Sony president Ken Kutaragi gave an interesting keynote speech at last week's Tokyo International Digital Conference, in which he spelled out some of his ambitions for the company's Cell technology. According to Gamesindustry.biz, there are plans to shrink the components and develop a Micro Cell, which will be used to power handheld products such as mobile phones - hmm, an entertainment handset with comparable power to PS3? If that doesn't kill off mobile gaming's obsession with retro titles frankly nothing will.
"Kutaragi also talked about the PS3's capability to run games at 120 frames per second," suggests the same article. However, this is slightly more contentious. An interesting post on the Beyond3D.com forum, complete with PowerPoint slides from Kutaragi's presentation, suggests that the 120fps comments were limited to the Cell technology's video/movie performance on forthcoming high definition TVs and didn't directly refer to games. So if you were looking forward to graphics performance possibly above and beyond the human eye's capabilities, you may be disappointed.

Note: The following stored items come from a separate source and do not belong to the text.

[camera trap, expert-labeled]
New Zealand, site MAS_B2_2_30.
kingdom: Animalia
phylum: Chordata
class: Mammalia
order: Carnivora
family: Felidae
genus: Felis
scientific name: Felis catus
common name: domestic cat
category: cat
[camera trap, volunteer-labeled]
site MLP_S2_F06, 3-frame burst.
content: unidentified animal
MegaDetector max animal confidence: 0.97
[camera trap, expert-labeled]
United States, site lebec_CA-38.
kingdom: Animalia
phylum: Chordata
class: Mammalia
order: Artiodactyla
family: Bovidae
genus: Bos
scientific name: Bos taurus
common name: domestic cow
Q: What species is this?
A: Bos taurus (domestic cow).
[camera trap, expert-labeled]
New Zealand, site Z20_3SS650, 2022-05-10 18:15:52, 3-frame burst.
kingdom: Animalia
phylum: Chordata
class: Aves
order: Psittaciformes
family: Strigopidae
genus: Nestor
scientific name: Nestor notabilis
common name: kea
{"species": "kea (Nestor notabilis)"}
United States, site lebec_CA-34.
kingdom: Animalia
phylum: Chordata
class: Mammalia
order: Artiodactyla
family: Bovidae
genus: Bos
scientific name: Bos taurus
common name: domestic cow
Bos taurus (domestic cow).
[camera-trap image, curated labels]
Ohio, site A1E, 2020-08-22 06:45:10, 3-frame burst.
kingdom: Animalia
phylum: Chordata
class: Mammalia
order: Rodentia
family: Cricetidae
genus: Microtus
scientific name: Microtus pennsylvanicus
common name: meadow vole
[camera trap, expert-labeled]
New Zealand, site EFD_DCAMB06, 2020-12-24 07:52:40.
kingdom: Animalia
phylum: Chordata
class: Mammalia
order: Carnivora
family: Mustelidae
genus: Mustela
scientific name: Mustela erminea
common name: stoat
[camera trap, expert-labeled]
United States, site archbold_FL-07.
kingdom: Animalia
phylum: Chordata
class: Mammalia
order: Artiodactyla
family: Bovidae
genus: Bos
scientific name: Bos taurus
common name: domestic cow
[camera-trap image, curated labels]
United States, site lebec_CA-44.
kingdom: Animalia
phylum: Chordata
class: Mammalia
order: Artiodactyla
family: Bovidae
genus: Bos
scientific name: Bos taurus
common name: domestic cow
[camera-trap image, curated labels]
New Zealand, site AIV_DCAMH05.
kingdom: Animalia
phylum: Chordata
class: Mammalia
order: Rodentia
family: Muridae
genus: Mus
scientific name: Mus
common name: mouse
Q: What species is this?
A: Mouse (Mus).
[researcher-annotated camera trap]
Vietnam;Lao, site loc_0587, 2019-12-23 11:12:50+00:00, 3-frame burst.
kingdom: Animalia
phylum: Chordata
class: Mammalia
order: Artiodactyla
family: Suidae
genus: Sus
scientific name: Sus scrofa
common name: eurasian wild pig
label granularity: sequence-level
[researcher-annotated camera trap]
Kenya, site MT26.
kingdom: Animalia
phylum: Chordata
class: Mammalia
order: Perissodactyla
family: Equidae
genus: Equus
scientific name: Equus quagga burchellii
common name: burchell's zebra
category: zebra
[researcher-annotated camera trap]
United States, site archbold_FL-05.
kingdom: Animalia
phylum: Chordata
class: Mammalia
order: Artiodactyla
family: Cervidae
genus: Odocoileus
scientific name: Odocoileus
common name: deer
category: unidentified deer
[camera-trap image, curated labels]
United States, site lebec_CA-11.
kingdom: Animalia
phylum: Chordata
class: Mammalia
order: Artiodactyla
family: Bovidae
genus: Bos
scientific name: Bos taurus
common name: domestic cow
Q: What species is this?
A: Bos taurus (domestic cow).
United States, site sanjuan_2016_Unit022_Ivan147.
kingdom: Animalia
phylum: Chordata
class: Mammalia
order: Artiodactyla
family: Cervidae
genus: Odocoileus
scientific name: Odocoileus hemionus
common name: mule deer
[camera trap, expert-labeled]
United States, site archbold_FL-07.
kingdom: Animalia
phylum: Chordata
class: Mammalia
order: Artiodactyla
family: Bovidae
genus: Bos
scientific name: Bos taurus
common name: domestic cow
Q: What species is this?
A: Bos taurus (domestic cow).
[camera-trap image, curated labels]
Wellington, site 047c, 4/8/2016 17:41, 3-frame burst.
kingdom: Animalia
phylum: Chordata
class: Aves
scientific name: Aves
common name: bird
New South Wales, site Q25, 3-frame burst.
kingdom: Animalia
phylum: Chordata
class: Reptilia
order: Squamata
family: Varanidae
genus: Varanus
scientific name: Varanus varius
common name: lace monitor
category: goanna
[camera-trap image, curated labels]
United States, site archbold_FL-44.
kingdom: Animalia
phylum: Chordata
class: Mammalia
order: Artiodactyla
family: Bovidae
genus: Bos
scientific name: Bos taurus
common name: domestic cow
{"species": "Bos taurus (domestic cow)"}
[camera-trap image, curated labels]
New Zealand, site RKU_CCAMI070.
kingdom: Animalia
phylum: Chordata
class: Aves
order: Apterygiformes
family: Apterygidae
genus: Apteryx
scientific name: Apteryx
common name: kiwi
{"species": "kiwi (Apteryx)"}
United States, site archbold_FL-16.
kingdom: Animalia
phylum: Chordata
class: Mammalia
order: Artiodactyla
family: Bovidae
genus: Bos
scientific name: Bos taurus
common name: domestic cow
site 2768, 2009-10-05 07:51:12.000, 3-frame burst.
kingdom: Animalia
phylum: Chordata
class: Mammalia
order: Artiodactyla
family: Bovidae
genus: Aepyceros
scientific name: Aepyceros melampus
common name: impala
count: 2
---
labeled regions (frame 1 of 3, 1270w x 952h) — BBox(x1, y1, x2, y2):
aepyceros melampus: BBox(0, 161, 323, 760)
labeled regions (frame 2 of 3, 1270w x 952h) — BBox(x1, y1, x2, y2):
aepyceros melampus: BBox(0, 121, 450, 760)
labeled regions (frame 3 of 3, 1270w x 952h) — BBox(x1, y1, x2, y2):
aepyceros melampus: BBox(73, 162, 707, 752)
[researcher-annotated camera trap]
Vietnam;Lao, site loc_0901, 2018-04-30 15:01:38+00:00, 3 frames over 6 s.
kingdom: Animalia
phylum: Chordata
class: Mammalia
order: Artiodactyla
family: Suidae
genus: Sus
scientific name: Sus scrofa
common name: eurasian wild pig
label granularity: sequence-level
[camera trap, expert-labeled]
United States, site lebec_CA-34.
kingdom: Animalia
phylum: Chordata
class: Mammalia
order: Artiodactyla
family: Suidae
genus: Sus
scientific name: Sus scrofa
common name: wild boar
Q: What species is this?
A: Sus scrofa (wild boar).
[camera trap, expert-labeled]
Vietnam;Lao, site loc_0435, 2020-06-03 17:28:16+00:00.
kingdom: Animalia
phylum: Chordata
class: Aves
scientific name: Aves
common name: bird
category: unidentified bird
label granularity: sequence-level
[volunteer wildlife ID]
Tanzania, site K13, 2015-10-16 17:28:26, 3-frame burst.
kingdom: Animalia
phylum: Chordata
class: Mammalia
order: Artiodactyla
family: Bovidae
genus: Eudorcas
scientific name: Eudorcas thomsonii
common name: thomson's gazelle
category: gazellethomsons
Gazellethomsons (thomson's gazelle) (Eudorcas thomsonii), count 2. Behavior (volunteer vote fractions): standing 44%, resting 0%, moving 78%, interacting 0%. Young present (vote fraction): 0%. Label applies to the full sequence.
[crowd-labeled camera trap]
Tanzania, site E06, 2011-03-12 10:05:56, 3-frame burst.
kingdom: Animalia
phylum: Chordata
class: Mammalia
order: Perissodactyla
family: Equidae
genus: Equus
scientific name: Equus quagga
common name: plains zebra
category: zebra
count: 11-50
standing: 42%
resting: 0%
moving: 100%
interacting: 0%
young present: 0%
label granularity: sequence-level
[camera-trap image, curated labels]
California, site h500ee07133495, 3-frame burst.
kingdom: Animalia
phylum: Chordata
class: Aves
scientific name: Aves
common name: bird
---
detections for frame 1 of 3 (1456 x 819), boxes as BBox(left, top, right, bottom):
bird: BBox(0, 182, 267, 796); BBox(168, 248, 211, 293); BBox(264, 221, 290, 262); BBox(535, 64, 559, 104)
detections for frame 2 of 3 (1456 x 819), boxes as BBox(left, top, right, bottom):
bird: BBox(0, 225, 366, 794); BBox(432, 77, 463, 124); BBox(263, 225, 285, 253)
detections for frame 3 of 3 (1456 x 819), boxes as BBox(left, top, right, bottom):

Finally, Kutaragi mentioned using multiple Cell chips in futuristic HD displays and home servers thereby allowing users to watch several channels while simultaneously viewing the internet, or to play sports sims alongside viewing real sporting events. There seemed to be much talk about being able to rotate, re-size and re-position different image streams on the screen. I think he's been watching Minority Report a bit too much - or possibly those Dixons adverts that pastiche the Spielberg sci-fi movie. You know, the ones where an attractive Dixons employee answers a customer phone call while standing in front of a translucent display - "you want a laptop computer? That's no problem at all, sir," she says politely as she moves various graphics across the screen.
Yes, that's definitely where he got the idea from.